By 1532, only three other members of the original
expedition were still alive -- Alonso del Castillo Maldonando, Andrés Dorantes
de Carranca, and Estevan, an African slave. Together with Cabeza de Vaca, they
now headed west and south in hopes of reaching the Spanish Empire's outpost in
Mexico, becoming the first men of the Old World to enter the American West.

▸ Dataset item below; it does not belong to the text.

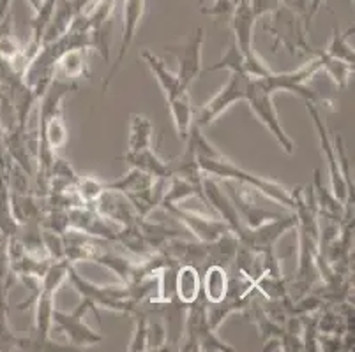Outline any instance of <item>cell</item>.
Instances as JSON below:
<instances>
[{"label": "cell", "mask_w": 355, "mask_h": 352, "mask_svg": "<svg viewBox=\"0 0 355 352\" xmlns=\"http://www.w3.org/2000/svg\"><path fill=\"white\" fill-rule=\"evenodd\" d=\"M145 8H147L145 0H124V25H122L121 46H119V53L115 57L114 64H112V69L108 71L106 77L103 80V92H106L108 86L112 85L115 74L121 71L129 48L133 46L138 27H140V21L145 15Z\"/></svg>", "instance_id": "11"}, {"label": "cell", "mask_w": 355, "mask_h": 352, "mask_svg": "<svg viewBox=\"0 0 355 352\" xmlns=\"http://www.w3.org/2000/svg\"><path fill=\"white\" fill-rule=\"evenodd\" d=\"M74 190L78 192L82 201L90 206V205H94V203L98 201L99 196L105 192V182L98 180L96 176L85 174V176H80L76 185H74Z\"/></svg>", "instance_id": "27"}, {"label": "cell", "mask_w": 355, "mask_h": 352, "mask_svg": "<svg viewBox=\"0 0 355 352\" xmlns=\"http://www.w3.org/2000/svg\"><path fill=\"white\" fill-rule=\"evenodd\" d=\"M41 145L50 148L51 151H57L67 143V127L64 122V116H55L48 120L43 127H40Z\"/></svg>", "instance_id": "24"}, {"label": "cell", "mask_w": 355, "mask_h": 352, "mask_svg": "<svg viewBox=\"0 0 355 352\" xmlns=\"http://www.w3.org/2000/svg\"><path fill=\"white\" fill-rule=\"evenodd\" d=\"M272 99L274 93H270L266 86L261 85L258 77H250L246 99L244 101L250 104L251 113L257 116V120L276 138L277 145L283 148V151L292 155L295 151V143H293L292 138L283 129L282 120H279L276 108H274Z\"/></svg>", "instance_id": "5"}, {"label": "cell", "mask_w": 355, "mask_h": 352, "mask_svg": "<svg viewBox=\"0 0 355 352\" xmlns=\"http://www.w3.org/2000/svg\"><path fill=\"white\" fill-rule=\"evenodd\" d=\"M306 102V109H308L309 116H311L313 125L316 129V136H318V143H320V151L324 155L325 163L329 167V180H331V192L334 194V198L345 206L347 212H354V192L348 189V183L345 180L343 173H341L340 163H338V155H336L334 141H332L331 134H329L325 122L322 120L320 109L313 102Z\"/></svg>", "instance_id": "4"}, {"label": "cell", "mask_w": 355, "mask_h": 352, "mask_svg": "<svg viewBox=\"0 0 355 352\" xmlns=\"http://www.w3.org/2000/svg\"><path fill=\"white\" fill-rule=\"evenodd\" d=\"M202 295V270L193 264H180L175 275V298L184 305L196 302Z\"/></svg>", "instance_id": "17"}, {"label": "cell", "mask_w": 355, "mask_h": 352, "mask_svg": "<svg viewBox=\"0 0 355 352\" xmlns=\"http://www.w3.org/2000/svg\"><path fill=\"white\" fill-rule=\"evenodd\" d=\"M202 187H203V196H205V203H207V205L214 210L216 215H218L221 221L227 222L228 228L237 234V232L242 229L241 219H239L234 203H232V199L228 198V194L223 190L221 182L203 174Z\"/></svg>", "instance_id": "13"}, {"label": "cell", "mask_w": 355, "mask_h": 352, "mask_svg": "<svg viewBox=\"0 0 355 352\" xmlns=\"http://www.w3.org/2000/svg\"><path fill=\"white\" fill-rule=\"evenodd\" d=\"M129 315H133L135 319V331L131 342L128 345V351L131 352H145L147 351V324H148V314L144 306H137Z\"/></svg>", "instance_id": "26"}, {"label": "cell", "mask_w": 355, "mask_h": 352, "mask_svg": "<svg viewBox=\"0 0 355 352\" xmlns=\"http://www.w3.org/2000/svg\"><path fill=\"white\" fill-rule=\"evenodd\" d=\"M250 77L241 71H230V80L223 86L211 101H207L200 109H195V125L200 129L211 127L223 113H227L235 102L244 101L248 92Z\"/></svg>", "instance_id": "7"}, {"label": "cell", "mask_w": 355, "mask_h": 352, "mask_svg": "<svg viewBox=\"0 0 355 352\" xmlns=\"http://www.w3.org/2000/svg\"><path fill=\"white\" fill-rule=\"evenodd\" d=\"M230 27L234 32V43L239 48L246 62H251L258 55L253 50V30L257 24V16L253 15L250 0H237L232 9Z\"/></svg>", "instance_id": "12"}, {"label": "cell", "mask_w": 355, "mask_h": 352, "mask_svg": "<svg viewBox=\"0 0 355 352\" xmlns=\"http://www.w3.org/2000/svg\"><path fill=\"white\" fill-rule=\"evenodd\" d=\"M89 76V50H69L55 64V77L76 82Z\"/></svg>", "instance_id": "20"}, {"label": "cell", "mask_w": 355, "mask_h": 352, "mask_svg": "<svg viewBox=\"0 0 355 352\" xmlns=\"http://www.w3.org/2000/svg\"><path fill=\"white\" fill-rule=\"evenodd\" d=\"M352 30H354V28H350L347 34H343V32L340 30V27L332 28L331 41H329L327 48H325L324 51L329 55V57L336 58V60H341V62H347V64H352V66H355L354 46L348 43V34H350Z\"/></svg>", "instance_id": "25"}, {"label": "cell", "mask_w": 355, "mask_h": 352, "mask_svg": "<svg viewBox=\"0 0 355 352\" xmlns=\"http://www.w3.org/2000/svg\"><path fill=\"white\" fill-rule=\"evenodd\" d=\"M28 2H31L32 11H34V16H32L31 21V41H34L37 44H43V34L46 30L48 24H50V19L53 16L59 0H28Z\"/></svg>", "instance_id": "22"}, {"label": "cell", "mask_w": 355, "mask_h": 352, "mask_svg": "<svg viewBox=\"0 0 355 352\" xmlns=\"http://www.w3.org/2000/svg\"><path fill=\"white\" fill-rule=\"evenodd\" d=\"M117 159L124 160L131 167H137V169L144 171V173L153 174L156 178H170V164L161 159L153 147L140 151H125L124 155H121Z\"/></svg>", "instance_id": "15"}, {"label": "cell", "mask_w": 355, "mask_h": 352, "mask_svg": "<svg viewBox=\"0 0 355 352\" xmlns=\"http://www.w3.org/2000/svg\"><path fill=\"white\" fill-rule=\"evenodd\" d=\"M251 11L258 18H263V16H270L276 11L279 6H282V0H250Z\"/></svg>", "instance_id": "30"}, {"label": "cell", "mask_w": 355, "mask_h": 352, "mask_svg": "<svg viewBox=\"0 0 355 352\" xmlns=\"http://www.w3.org/2000/svg\"><path fill=\"white\" fill-rule=\"evenodd\" d=\"M313 53L320 58V71H324V73H327L329 76L332 77V82L336 83V86H340V89H347L355 66L329 57L324 50H313Z\"/></svg>", "instance_id": "23"}, {"label": "cell", "mask_w": 355, "mask_h": 352, "mask_svg": "<svg viewBox=\"0 0 355 352\" xmlns=\"http://www.w3.org/2000/svg\"><path fill=\"white\" fill-rule=\"evenodd\" d=\"M228 270L219 264H207L202 270V296L207 303L221 302L228 293Z\"/></svg>", "instance_id": "18"}, {"label": "cell", "mask_w": 355, "mask_h": 352, "mask_svg": "<svg viewBox=\"0 0 355 352\" xmlns=\"http://www.w3.org/2000/svg\"><path fill=\"white\" fill-rule=\"evenodd\" d=\"M184 143H188L193 147V150L196 154V159H198L200 169H202V173L205 176H211V178L216 180H230V182H237L242 183V185L251 187L253 190L260 192L261 196L269 198L270 201L277 203V205H283L290 212H293V208H295V194H293V189L276 182V180L263 178V176L253 174L251 171L244 169L239 164H235L234 160L225 157L202 134V129L198 125H193L188 140L184 141Z\"/></svg>", "instance_id": "1"}, {"label": "cell", "mask_w": 355, "mask_h": 352, "mask_svg": "<svg viewBox=\"0 0 355 352\" xmlns=\"http://www.w3.org/2000/svg\"><path fill=\"white\" fill-rule=\"evenodd\" d=\"M43 247L46 256L51 261H62L66 259V243H64V234L51 229H43Z\"/></svg>", "instance_id": "29"}, {"label": "cell", "mask_w": 355, "mask_h": 352, "mask_svg": "<svg viewBox=\"0 0 355 352\" xmlns=\"http://www.w3.org/2000/svg\"><path fill=\"white\" fill-rule=\"evenodd\" d=\"M309 2L311 0H282V6H285L286 9L293 11L295 15L301 16L304 19V25L309 32H311V25L308 21V12H309Z\"/></svg>", "instance_id": "31"}, {"label": "cell", "mask_w": 355, "mask_h": 352, "mask_svg": "<svg viewBox=\"0 0 355 352\" xmlns=\"http://www.w3.org/2000/svg\"><path fill=\"white\" fill-rule=\"evenodd\" d=\"M140 57H141V60L147 64L148 69L153 71L154 77H156V82L159 83L161 90H163L166 102L170 101V99H173V97L179 95V93L189 92V90H186L182 86V83H180L177 73H172V71L168 69L166 64H164V60H161L157 55H154L150 50H144L140 53Z\"/></svg>", "instance_id": "14"}, {"label": "cell", "mask_w": 355, "mask_h": 352, "mask_svg": "<svg viewBox=\"0 0 355 352\" xmlns=\"http://www.w3.org/2000/svg\"><path fill=\"white\" fill-rule=\"evenodd\" d=\"M153 134L154 125L150 118L141 113H133L129 116V138L125 151H140L150 148L153 147Z\"/></svg>", "instance_id": "21"}, {"label": "cell", "mask_w": 355, "mask_h": 352, "mask_svg": "<svg viewBox=\"0 0 355 352\" xmlns=\"http://www.w3.org/2000/svg\"><path fill=\"white\" fill-rule=\"evenodd\" d=\"M263 28L274 37L272 51H277V48L283 46L293 57L295 55H309L311 57L313 55L315 48H311V44L308 43V35L311 32L306 28L304 19L286 9L285 6H279L270 15V24L263 25Z\"/></svg>", "instance_id": "3"}, {"label": "cell", "mask_w": 355, "mask_h": 352, "mask_svg": "<svg viewBox=\"0 0 355 352\" xmlns=\"http://www.w3.org/2000/svg\"><path fill=\"white\" fill-rule=\"evenodd\" d=\"M67 282L76 289L80 295V303L76 306V312L85 315L89 310L98 312V308L114 310L119 314H131L137 308V303L131 298L129 287L125 284L122 286H98L94 282H89L80 275L74 264H71L67 271Z\"/></svg>", "instance_id": "2"}, {"label": "cell", "mask_w": 355, "mask_h": 352, "mask_svg": "<svg viewBox=\"0 0 355 352\" xmlns=\"http://www.w3.org/2000/svg\"><path fill=\"white\" fill-rule=\"evenodd\" d=\"M85 315L73 310V312H62V310H53V326L51 328L59 329L60 333L67 337L71 347L74 351L92 345H99L103 342V335L99 331H94L85 322Z\"/></svg>", "instance_id": "10"}, {"label": "cell", "mask_w": 355, "mask_h": 352, "mask_svg": "<svg viewBox=\"0 0 355 352\" xmlns=\"http://www.w3.org/2000/svg\"><path fill=\"white\" fill-rule=\"evenodd\" d=\"M161 208L170 215L172 219L179 221L186 231H189L195 237V240L203 241V243H211L218 240L225 232L232 231L225 221L218 215L211 213H202L196 210L182 208L180 205H161Z\"/></svg>", "instance_id": "9"}, {"label": "cell", "mask_w": 355, "mask_h": 352, "mask_svg": "<svg viewBox=\"0 0 355 352\" xmlns=\"http://www.w3.org/2000/svg\"><path fill=\"white\" fill-rule=\"evenodd\" d=\"M244 62H246V58H244V55L239 51V48L235 46L234 41H232V43L228 44L225 55L219 58L218 62H216L214 66L207 67V73H214V71H223V69L241 71V73H244Z\"/></svg>", "instance_id": "28"}, {"label": "cell", "mask_w": 355, "mask_h": 352, "mask_svg": "<svg viewBox=\"0 0 355 352\" xmlns=\"http://www.w3.org/2000/svg\"><path fill=\"white\" fill-rule=\"evenodd\" d=\"M320 71V58L316 57L315 53L309 57V62H306L304 66H301L299 69L290 71V73H270L263 77H258L260 83L269 90L270 93L276 95V92H290L299 95L304 101L313 102V104L320 106L325 104L327 101H324L322 97H318V93L313 92L311 89L304 85L306 82H309L316 73Z\"/></svg>", "instance_id": "6"}, {"label": "cell", "mask_w": 355, "mask_h": 352, "mask_svg": "<svg viewBox=\"0 0 355 352\" xmlns=\"http://www.w3.org/2000/svg\"><path fill=\"white\" fill-rule=\"evenodd\" d=\"M166 104L168 109H170V115H172L173 125H175L177 136H179V141L184 143V141L188 140L193 125H195V108H193L189 92L179 93L177 97L170 99Z\"/></svg>", "instance_id": "19"}, {"label": "cell", "mask_w": 355, "mask_h": 352, "mask_svg": "<svg viewBox=\"0 0 355 352\" xmlns=\"http://www.w3.org/2000/svg\"><path fill=\"white\" fill-rule=\"evenodd\" d=\"M156 180L157 178L153 174L131 167L121 178L114 180V182H105V190H117V192L124 194L128 199H133L153 189Z\"/></svg>", "instance_id": "16"}, {"label": "cell", "mask_w": 355, "mask_h": 352, "mask_svg": "<svg viewBox=\"0 0 355 352\" xmlns=\"http://www.w3.org/2000/svg\"><path fill=\"white\" fill-rule=\"evenodd\" d=\"M203 41H205V30L202 27H196L182 43L164 46L168 53H172L177 58V64H179L177 76H179L180 83L186 90L191 89L193 83L202 74Z\"/></svg>", "instance_id": "8"}]
</instances>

Their precise route is not clear, but they apparently traveled across
present-day Texas, perhaps into New Mexico and Arizona and through Mexico's
northern provinces. In July 1536, near Culiacán in present-day Sinaloa, they
finally encountered a group of fellow Spaniards who were on a slave-taking
expedition. As Cabeza de Vaca remembered, his countrymen were "dumbfounded
at the sight of me, strangely dressed and in company with Indians. They just
stood staring for a long time."
Appalled by the Spanish treatment of Indians, in 1537
Cabeza de Vaca returned to Spain to publish an account
of his experiences and to urge a more generous policy upon the crown. He
served as a Mexican territorial governor, but was soon accused of corruption,
perhaps for his enlightened conduct toward Indians. He returned to Spain and was
convicted; a 1552 pardon allowed him to become a judge in Seville, Spain, a
position which he occupied until his death in 1556 or 1557.